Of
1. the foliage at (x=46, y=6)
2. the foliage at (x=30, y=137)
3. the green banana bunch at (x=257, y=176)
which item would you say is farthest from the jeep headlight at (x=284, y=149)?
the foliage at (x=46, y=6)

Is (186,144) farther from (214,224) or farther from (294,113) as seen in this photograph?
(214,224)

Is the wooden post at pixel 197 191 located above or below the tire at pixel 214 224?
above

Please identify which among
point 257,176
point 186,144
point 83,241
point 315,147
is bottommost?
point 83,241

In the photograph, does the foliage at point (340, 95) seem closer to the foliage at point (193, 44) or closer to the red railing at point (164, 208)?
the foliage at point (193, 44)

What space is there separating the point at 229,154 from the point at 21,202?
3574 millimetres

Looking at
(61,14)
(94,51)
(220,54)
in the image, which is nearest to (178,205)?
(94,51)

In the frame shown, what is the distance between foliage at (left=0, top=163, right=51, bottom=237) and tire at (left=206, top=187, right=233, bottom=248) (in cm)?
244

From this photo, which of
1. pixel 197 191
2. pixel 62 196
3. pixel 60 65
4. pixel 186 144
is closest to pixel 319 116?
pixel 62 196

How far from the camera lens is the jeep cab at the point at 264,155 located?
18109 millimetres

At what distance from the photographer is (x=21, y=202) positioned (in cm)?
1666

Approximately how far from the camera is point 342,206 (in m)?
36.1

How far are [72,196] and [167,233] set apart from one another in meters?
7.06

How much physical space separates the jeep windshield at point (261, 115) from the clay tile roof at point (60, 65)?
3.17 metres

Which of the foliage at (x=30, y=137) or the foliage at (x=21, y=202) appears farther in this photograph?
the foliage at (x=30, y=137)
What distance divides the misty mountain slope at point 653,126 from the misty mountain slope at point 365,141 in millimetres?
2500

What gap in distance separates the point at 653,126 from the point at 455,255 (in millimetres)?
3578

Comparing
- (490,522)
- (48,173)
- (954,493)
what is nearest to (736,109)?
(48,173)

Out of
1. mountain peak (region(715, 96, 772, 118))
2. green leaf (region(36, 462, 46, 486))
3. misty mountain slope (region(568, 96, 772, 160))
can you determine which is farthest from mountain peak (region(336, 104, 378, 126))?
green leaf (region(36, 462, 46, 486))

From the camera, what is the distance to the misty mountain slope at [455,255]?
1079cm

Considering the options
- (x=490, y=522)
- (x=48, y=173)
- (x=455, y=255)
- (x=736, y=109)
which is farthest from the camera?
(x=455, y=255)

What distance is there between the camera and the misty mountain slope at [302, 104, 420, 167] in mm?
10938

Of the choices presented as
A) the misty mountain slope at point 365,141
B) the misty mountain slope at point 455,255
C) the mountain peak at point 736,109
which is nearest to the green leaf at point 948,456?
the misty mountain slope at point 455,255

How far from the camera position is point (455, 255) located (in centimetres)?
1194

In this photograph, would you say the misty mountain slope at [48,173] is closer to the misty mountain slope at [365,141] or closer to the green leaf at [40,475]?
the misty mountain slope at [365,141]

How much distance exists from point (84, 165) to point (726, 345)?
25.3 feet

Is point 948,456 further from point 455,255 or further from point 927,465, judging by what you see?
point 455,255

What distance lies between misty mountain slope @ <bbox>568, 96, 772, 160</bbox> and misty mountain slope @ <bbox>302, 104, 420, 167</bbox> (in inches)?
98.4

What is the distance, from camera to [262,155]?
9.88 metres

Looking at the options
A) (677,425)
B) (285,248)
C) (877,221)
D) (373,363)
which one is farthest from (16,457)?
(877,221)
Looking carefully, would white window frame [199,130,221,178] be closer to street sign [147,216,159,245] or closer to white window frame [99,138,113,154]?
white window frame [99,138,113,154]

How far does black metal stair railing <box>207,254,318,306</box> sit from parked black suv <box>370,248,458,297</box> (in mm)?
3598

★ ★ ★

SHORT EXERCISE: Reproduce all of the records above, swapping "clay tile roof" for "terracotta roof" wherever it occurs and leaving every other word unchanged.

RESPONSE TO THE TASK:
Of
1. the foliage at (x=46, y=6)
2. the foliage at (x=30, y=137)
3. the green banana bunch at (x=257, y=176)
which item would you say is farthest from the jeep headlight at (x=284, y=149)?
the foliage at (x=46, y=6)

Is (186,144) farther from (214,224) or farther from (294,113) as seen in this photograph?
(214,224)

Is the wooden post at pixel 197 191 located above or below the tire at pixel 214 224?
above

Please identify which among
point 257,176
point 186,144
point 83,241
point 315,147
is bottommost?
point 83,241

In the photograph, does the foliage at point (340, 95) seem closer to the foliage at point (193, 44) or closer to the red railing at point (164, 208)?
the foliage at point (193, 44)

What space is there separating the point at 229,154 from the point at 21,202?
3574 millimetres

Looking at
(61,14)
(94,51)
(220,54)
in the image, which is nearest to (178,205)?
(94,51)

In the frame shown, what is the distance between foliage at (left=0, top=163, right=51, bottom=237) and tire at (left=206, top=187, right=233, bottom=248) (in cm)?
244

From this photo, which of
1. pixel 197 191
2. pixel 62 196
3. pixel 60 65
4. pixel 186 144
is closest to pixel 319 116?
pixel 62 196

How far from the camera lens is the jeep cab at the point at 264,155 located?
18109 millimetres

At what distance from the photographer is (x=21, y=202) positioned (in cm)?
1666

Approximately how far from the camera is point 342,206 (in m)?
36.1

How far are [72,196] and [167,233] set apart from one another in meters?
7.06

How much physical space separates the jeep windshield at point (261, 115) from the terracotta roof at point (60, 65)?
3.17 metres

Which of the foliage at (x=30, y=137) or the foliage at (x=21, y=202) appears farther in this photograph?
the foliage at (x=30, y=137)
What distance divides the misty mountain slope at point 653,126 from the misty mountain slope at point 365,141 in millimetres?
2500

What gap in distance separates the point at 653,126 from the point at 455,255 (in millimetres)?
3578

Comparing
- (490,522)
- (48,173)
- (954,493)
what is nearest to (736,109)?
(48,173)

Out of
1. mountain peak (region(715, 96, 772, 118))
2. green leaf (region(36, 462, 46, 486))
3. misty mountain slope (region(568, 96, 772, 160))
can you determine which is farthest from mountain peak (region(336, 104, 378, 126))?
green leaf (region(36, 462, 46, 486))

From the camera, what is the distance to the misty mountain slope at [455,255]?
1079cm

Considering the options
- (x=490, y=522)
- (x=48, y=173)
- (x=455, y=255)
- (x=736, y=109)
which is farthest from the camera?
(x=455, y=255)

What distance is there between the camera and the misty mountain slope at [302, 104, 420, 167] in mm?
10938

Of the choices presented as
A) the misty mountain slope at point 365,141
B) the misty mountain slope at point 455,255
C) the mountain peak at point 736,109
which is nearest to the green leaf at point 948,456?
the misty mountain slope at point 455,255

How far from the camera position is point (455, 255) located (in centimetres)?
1194

In this photograph, would you say the misty mountain slope at [48,173] is closer to the misty mountain slope at [365,141] or closer to the green leaf at [40,475]?
the misty mountain slope at [365,141]

How much distance exists from point (84, 165) to point (726, 345)?
25.3 feet

Is point 948,456 further from point 455,255 or further from point 927,465, judging by what you see?
point 455,255

What distance lies between misty mountain slope @ <bbox>568, 96, 772, 160</bbox> and misty mountain slope @ <bbox>302, 104, 420, 167</bbox> (in inches)?
98.4

What is the distance, from camera to [262,155]?
9.88 metres

Looking at the options
A) (677,425)
B) (285,248)
C) (877,221)
D) (373,363)
which one is farthest from (16,457)?
(877,221)
Looking carefully, would white window frame [199,130,221,178] be closer to street sign [147,216,159,245] or closer to white window frame [99,138,113,154]?
white window frame [99,138,113,154]

How far does black metal stair railing <box>207,254,318,306</box> sit from parked black suv <box>370,248,458,297</box> (in mm)?
3598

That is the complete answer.